MovieRide FX allows the user to personalize a "Hollywood-style" movie clip by inserting themself into the clip as the "actor".

==Features==
The MovieRide FX app uses the relevant mobile device's camera to record a video of the user and insert it into a pre-packaged "Hollywood style" movie clip. The "actor" is extracted from their recorded video clip through various known effects such as masking, keying, and motion tracking. The "actor" is then inserted into one of the pre-packaged movie clips created by the MovieRide FX visual effects artists. This is done through an automated process requiring little or no artistic or technical skill from the user.
The custom movie clips pre-packaged with MovieRide FX offer the user a variety of movie scenarios.

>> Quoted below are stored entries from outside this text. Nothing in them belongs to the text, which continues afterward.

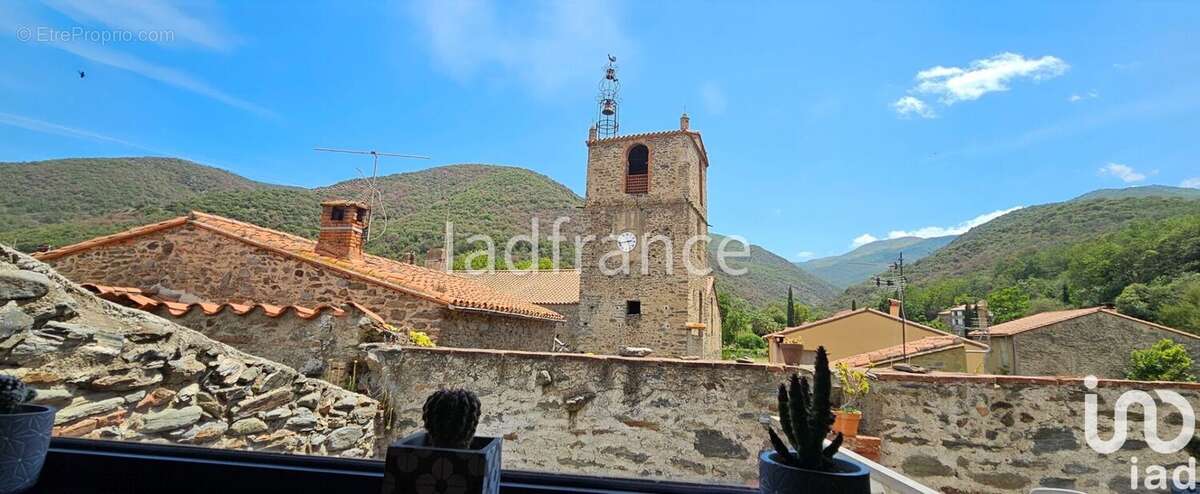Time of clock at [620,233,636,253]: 2:42
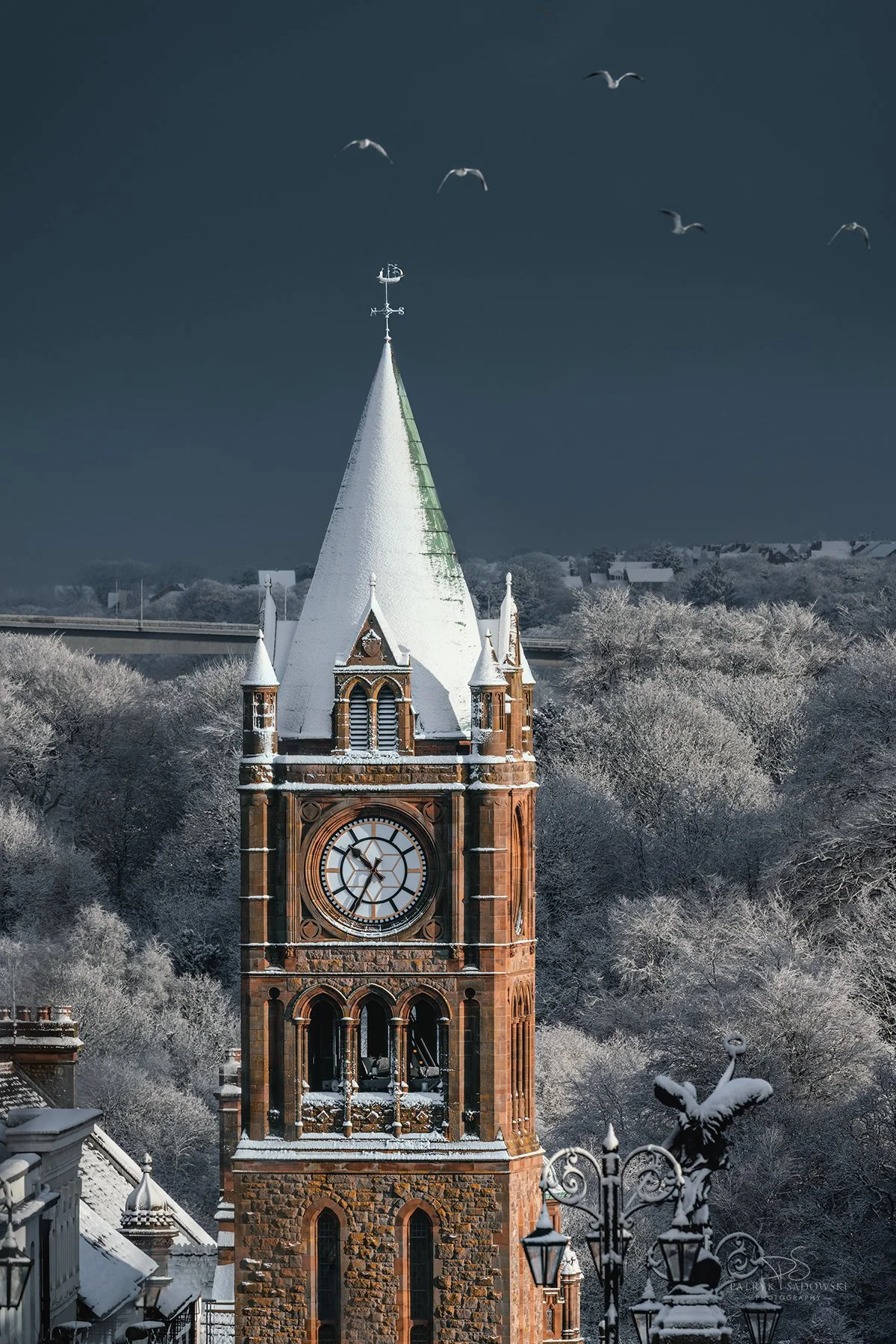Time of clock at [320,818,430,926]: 10:34
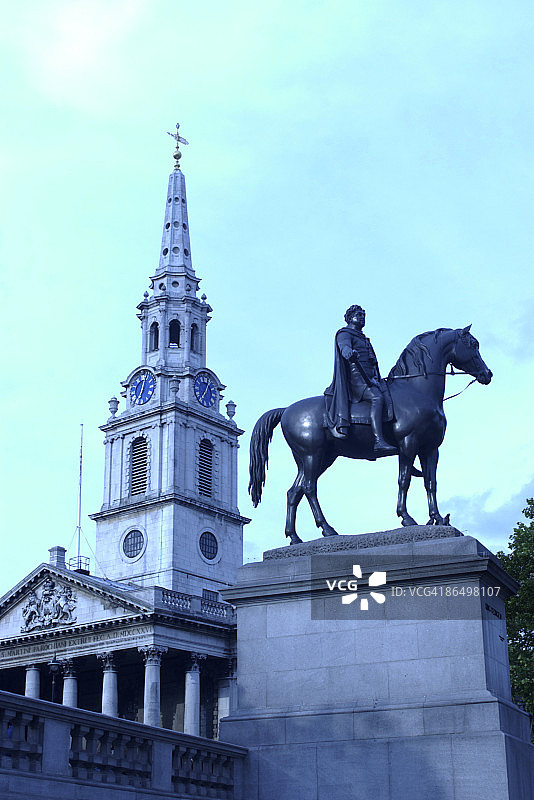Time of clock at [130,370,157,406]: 7:02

Additional clips based on popular television and movie themes are continually being developed and are available on a freemium basis.

==Sharing==
Once the user's footage has automatically been composited into a movie clip and rendered as an .mp4 file, it can be shared via social media, such as Facebook, YouTube, and Twitter, and by e-mail.

==History==
===2012===
- MovieRide FX was created by Grant Waterston and Johann Mynhardt, who started development in 2012.

===2013===
- The beta version was released on Google Play in July 2013.
- In August 2013 MovieRide FX was a New Media Award winner in the "New Media" category of the Accolade International Awards in Los Angeles.
- In October 2013 MovieRide FX was awarded exhibitor space in the ‘start-up village’ at the Apps-World Expo in London.

===2014===
- MovieRide FX reached the 100 000 – 500 000 downloads category on the Google Play Store in June 2014.
- The official Android version was launched in July 2014.
- iOS version released in August 2014.
- MovieRide FX was selected as one of the "Top 150" startups at the Pioneer Festival in Vienna in September 2014.
- In November 2014 MovieRide FX was shortlisted for the Appster Awards in the "Best Entertainment App" and "Most Innovative App" categories and was awarded exhibitor space at the ‘start-up village’ at the Apps-World Expo in London.
- Patent applications were filed in South Africa, the EU and USA in April 2014.

===2015===
- In September 2015 MovieRide FX was shortlisted for "Best Software innovation" at The Technology Expo Awards in London.

===2016===
- In April 2016 MovieRide FX was nominated for a National Science and Technology Forum (NSTF) award for 'Research leading to Innovation by a corporate organization'
- In August 2016 Movie Ride FX won two Gold Awards at the 2016 Mobile Marketing Awards (MMA Smarties SA). These two Gold awards were for the 'Innovation' and 'Best in Show’ categories.
- In December 2016 FlicJam Inc. was formed in the US to access the larger global market.
- EU patent application was published in March 2016.

===2017===
- South African patent was granted in February 2017.

===2018===
- US patent was granted in March 2018.